The last PCR assay that I will discuss briefly is a new one that will be introduced this year. That assay allows for the detection and identification of Histoplasma capsulatum and Blastomyces dermatitidis in a single tube either from culture isolates or directly from patient respiratory or tissue specimens. We recently submitted a manuscript describing the assay for peer-review evaluation. The use of distinctly labeled fluorophores on the FRET probes allows for the detection and differentiation of Histoplasma capsulatum and Blastomyces dermatitidis from a single tube using different detection wavelengths. We are very excited about this assay since we will be able to rapidly detect and distinguish between these 2 dimorphic pathogens that have overlapping areas of endemicity and that often can have overlapping clinical pictures.
So let's close by thinking for a minute about what might the future hold in the area of fungal molecular diagnostics.
One technology that is rapidly entering the clinical diagnostic arena today is mass spectrometry.
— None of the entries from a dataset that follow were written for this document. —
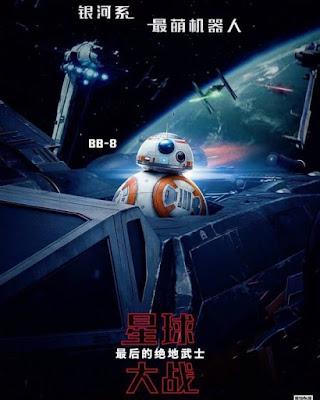 Star Wars The Last Jedi International Teaser Character Movie Poster Set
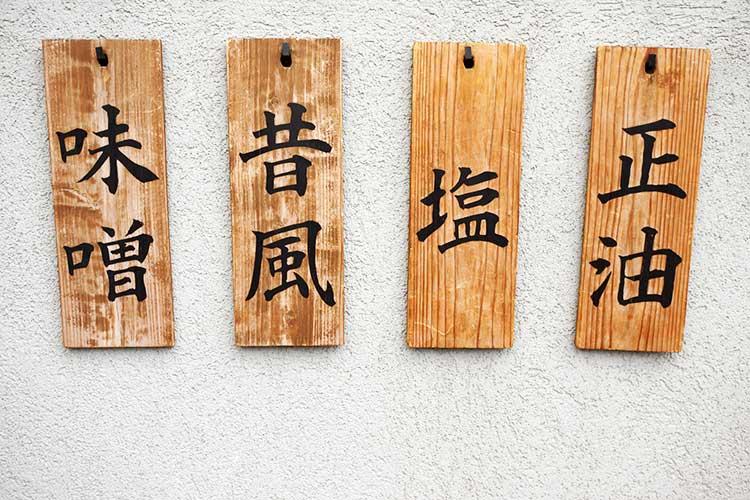 船堀 大島の店頭には味噌・昔風・塩・正油の4種類の札がある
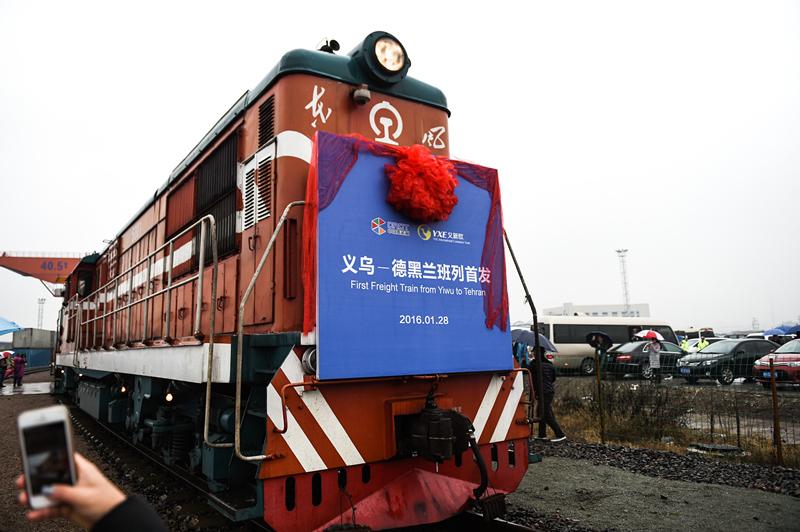 """""""义乌—德黑兰""""首发班列从浙江义乌火车西站开出(1月28日摄)。到8月中旬为止,中国已开通了超过2000列中欧班列。新华社记者 黄宗治摄"""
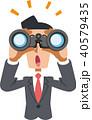 双眼鏡を覗き、何かに気がつくビジネスマン 40579435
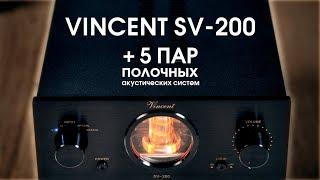 vincent SV-200  5 пар полочных АС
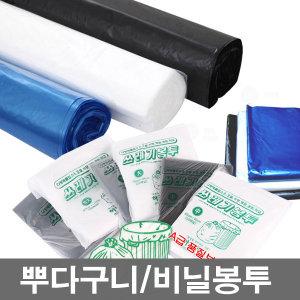 비닐봉투/쓰레기봉투/비닐봉지/분리수거/비닐 쇼핑백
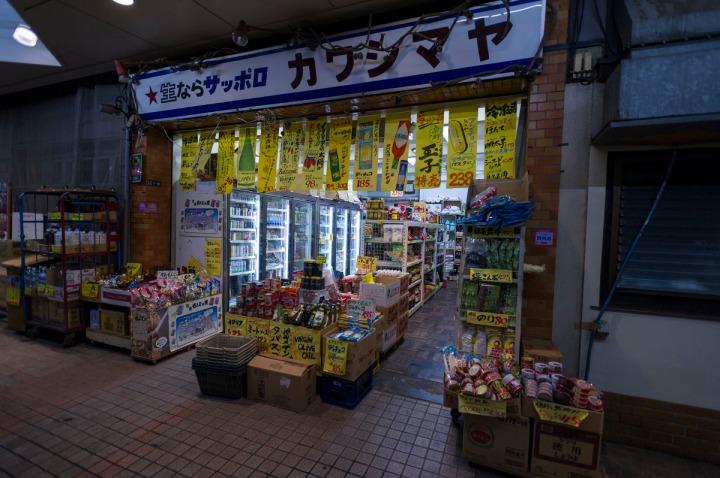 tsukishima_shotengai_stores_8652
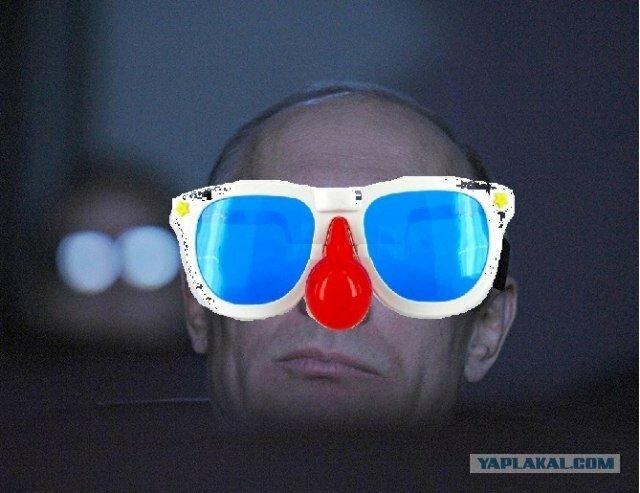 Фотожаба: Путин в 3D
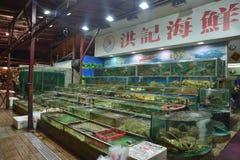 Mercado de los mariscos crudos foto de archivo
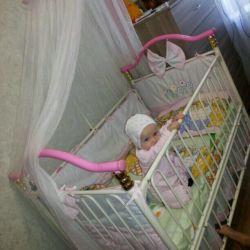 Geoby crib (rocking chair)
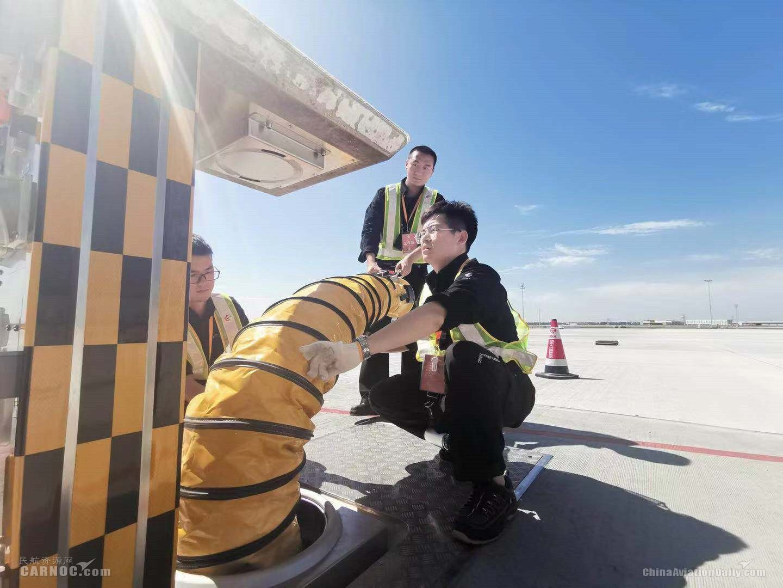 东航参加大兴机场第四次综合演练
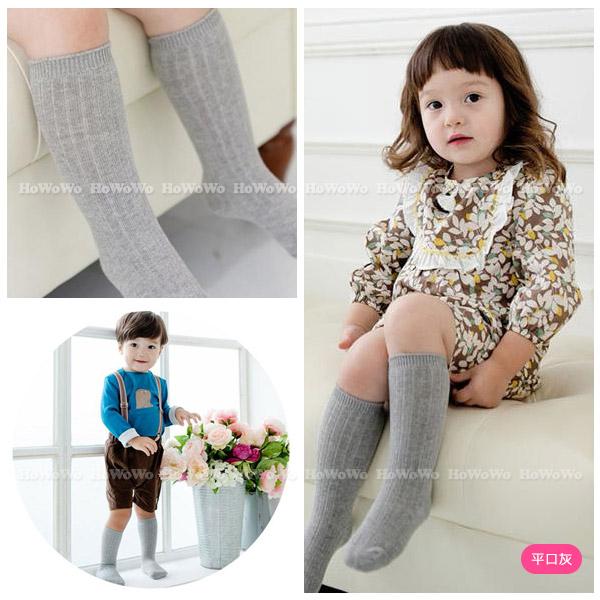 童襪 寶寶襪 直條紋素色中筒襪 嬰兒襪 0-4歲 CA1769 好娃娃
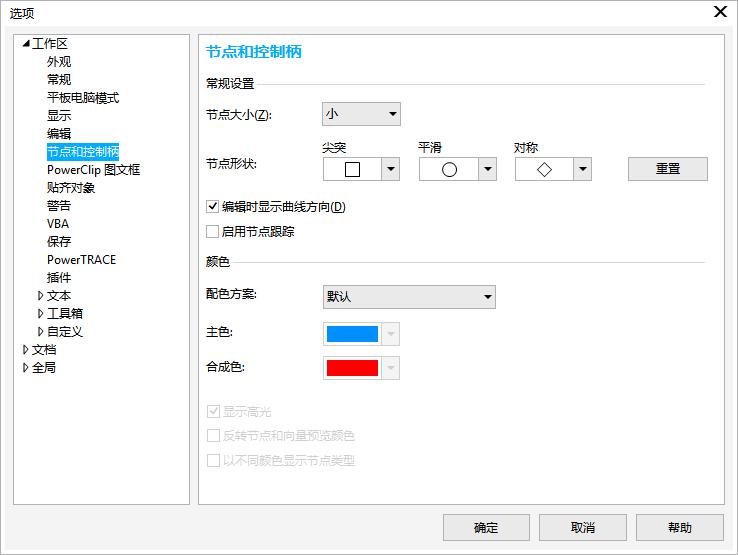 CDR中设置节点、图柄和预览选项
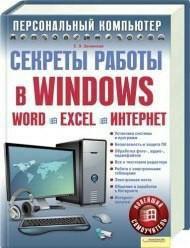 Книга. Секреты работы в WINDOWS, WORD, EXCEL и т.д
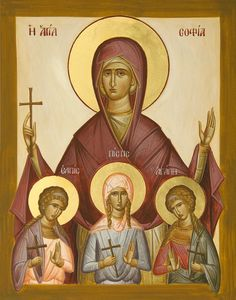 Today the Eastern Orthodox Church piously remembers Saint Sophia and her three daughters Faith, Hope and Love. Sophia was a widow with three daughters living in Rome in the time of Emperor. Byzantine Icons, Byzantine Art, Religious Icons, Religious Art, Greek Icons, Church Icon, Paint Icon, Catholic Saints, Orthodox Icons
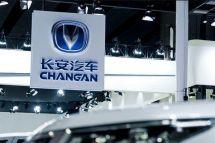 长安发布公告:长安新能源汽车公司出售超51%股份至少引入3家战略投资者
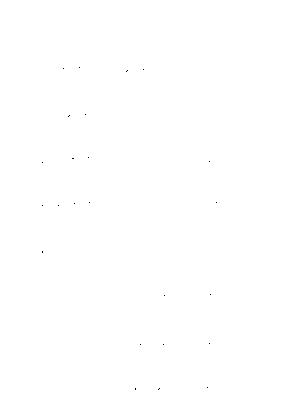 Pms002923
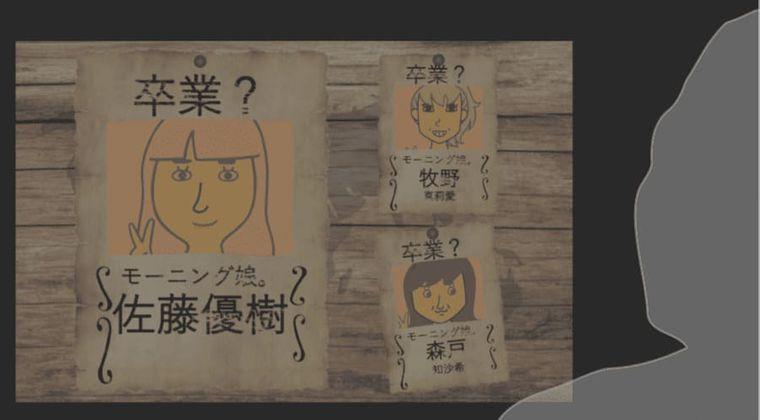 ハロヲタがモーニング娘。卒業情報をリーク、佐藤優樹?牧野真莉愛?森戸知沙希?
Once the purview of chemists, mass spectrometry is rapidly finding in-roads into microbiology in the areas of bacteria and even fungal identification. In a recent publication by Stevenson et al at the National Institutes of Health, matrix-assisted, laser desorption ionization coupled with time of flight detection (or MALDI-TOF) mass spectrometry was utilized to identify 23 species of yeast from 6 different genera. Why would you want to throw a "big gun" like MALDI-TOF at yeast identification? Well, for one thing, MALDI-TOF uses very few reagents and consumables so it's a very "green" technology that can be done quite cheaply in terms of reagent and FTE costs. Equipment cost is also reasonable. It's rapid to perform, requiring only a few minutes from isolate to answer and it's technically simple for the technologist. Further, it appears to have wide applicability as a number of groups have reported success with bacterial identification using this approach.
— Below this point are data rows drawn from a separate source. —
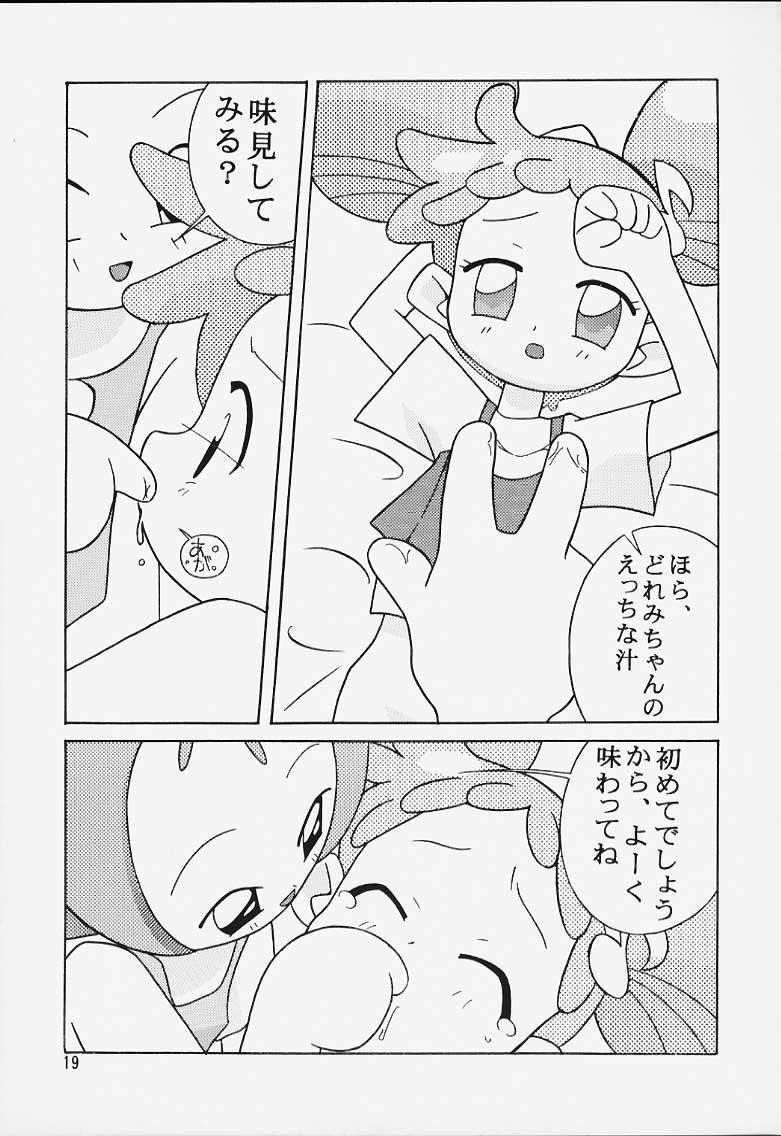Magewappa 14 18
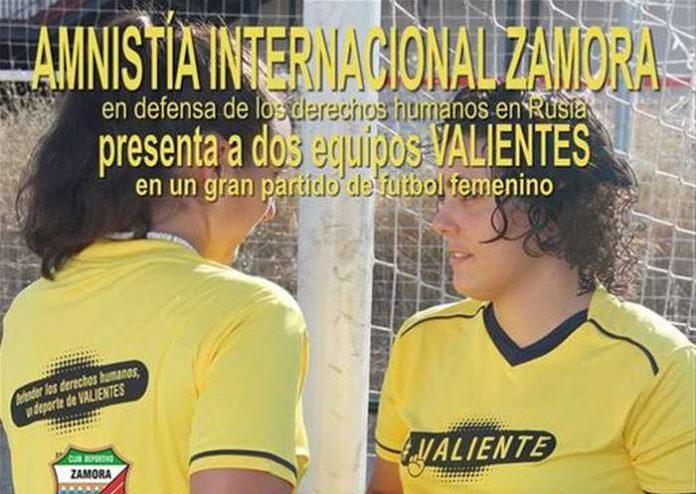 Zamora_Amigos_del_Duero_Cohimbra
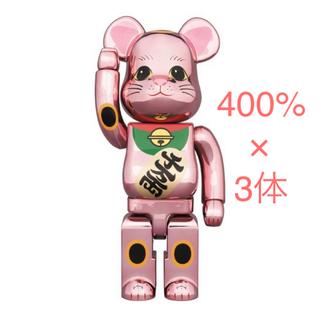 MEDICOM TOY - 【3体セット】BE@RBRICK 招き猫 桃金メッキ 400%×3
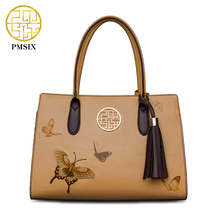 PMSIX Embroidery Butterfly Women Bag Cattle Split Leather Tassel Ladies Retro Tote Bag Designer Handbag P120031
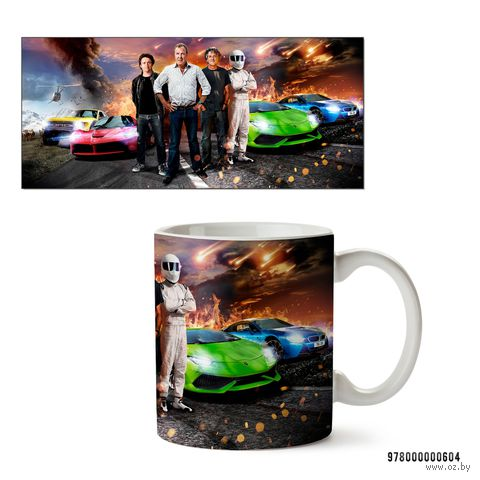 "Кружка ""Top Gear"" (арт. 604)"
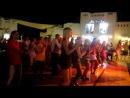 • Shakira – Waka Waka Time for Africa •Египет Шарм-Эль-Шейх , Отель Domino Coral Bay , 2012 год • Танец с Аниматором Фабрицио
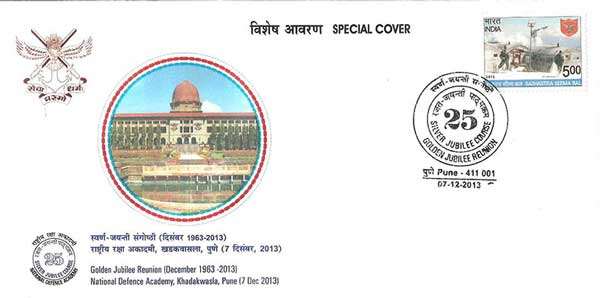 National Defence Academy, Khadkwasla Special Cover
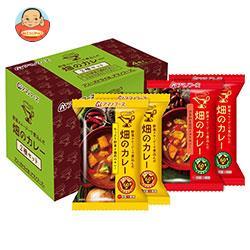 アマノフーズ フリーズドライ 畑のカレー 2種セット 4食×2箱入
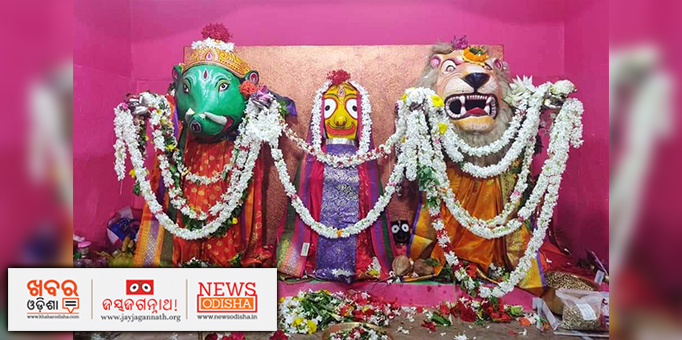 The Lord took Narasimha avatar to destroy evil and end religious persecution and calamity on Earth, thereby restoring Dharma, pictures from Gunupur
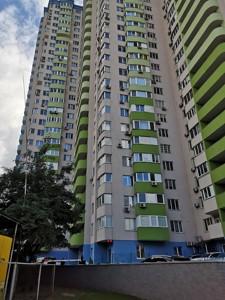 Квартира Z-688074, Вышгородская, 45, Киев - Фото 12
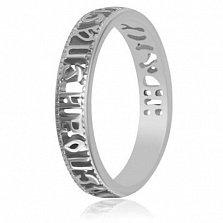 Кольцо из серебра Молитва Спаси и Сохрани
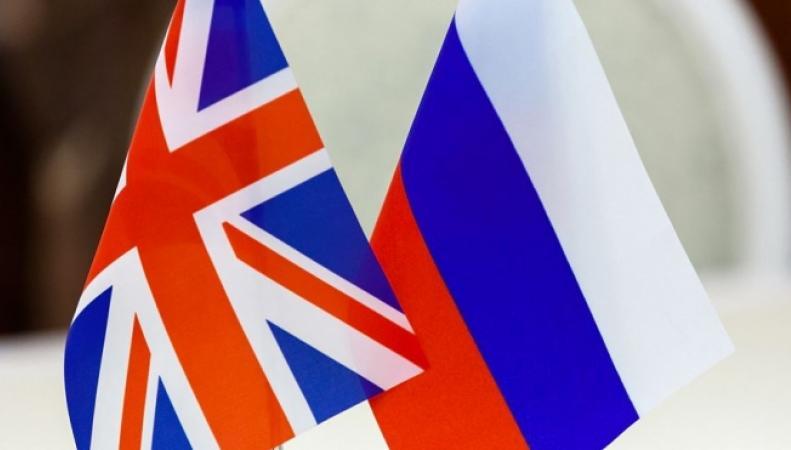 Россия - Великобритания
We recently evaluated the ability of mass spectrometry to rapidly identify yeast in our laboratory and concur with the findings of Stephenson et al. We anticipate that MALDI-TOF will allow us to replace several slower phenotypic tests that we currently use for yeast identification at a comparable overall cost. What else does the future hold? It's exciting to think about the possibilities offered by technologies such as next generation sequencing but, at this time, the technology is too expensive and lacks the data analysis tools necessary to make it routinely applicable in clinical microbiology. Time will tell if this or other molecular methods continue to make in-roads into the highly traditional field of diagnostic mycology.
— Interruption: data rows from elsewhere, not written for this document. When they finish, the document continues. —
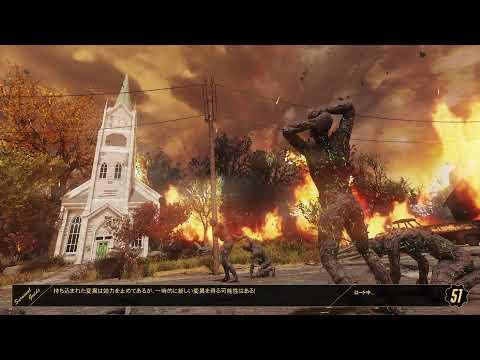 Fallout76 NW 5 リハビリ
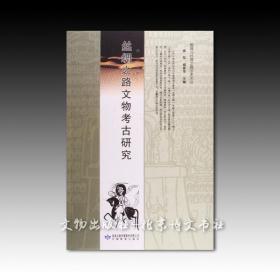 《丝绸之路文物考古研究》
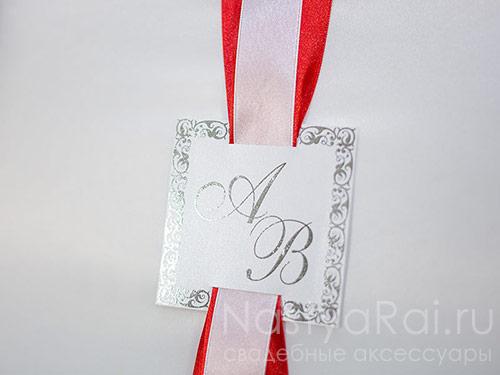 Свадебный фотоальбом с инициалами, с магнитными листами
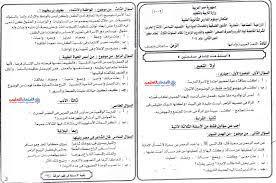 امتحانات لغة عربية للصف الثالث الثانوى الفني   الامتحان التعليمى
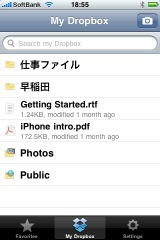 Dropbox_on_iphone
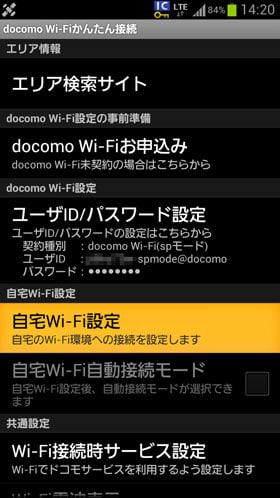 自宅Wi-Fi設定設定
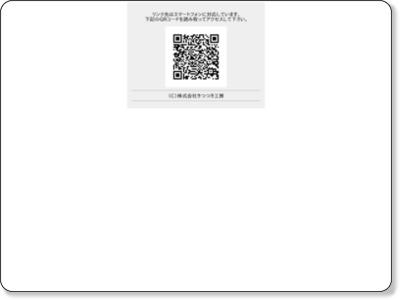https://www.bbc.com/japanese/53160652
So in summary, I conclude by reiterating that molecular diagnostics are enabling mycologists to significantly reduce the turnaround time for detection and identification of many fungi in the clinical laboratory. However, there remains room for improvement, with most of the molecular methods available presently targeting identification of fungi after growth in culture. Additional challenges and opportunities remain in the direct detection of fungi from clinical specimens, but the potential to positively impact patient care comes with every addition of new molecular tools to our toolbox. Thank you very much for taking the time to listen to this Hot Topic presentation.
My disclosures for the program are the receipt of royalties from Roche Diagnostics and TIB MOLBIOL.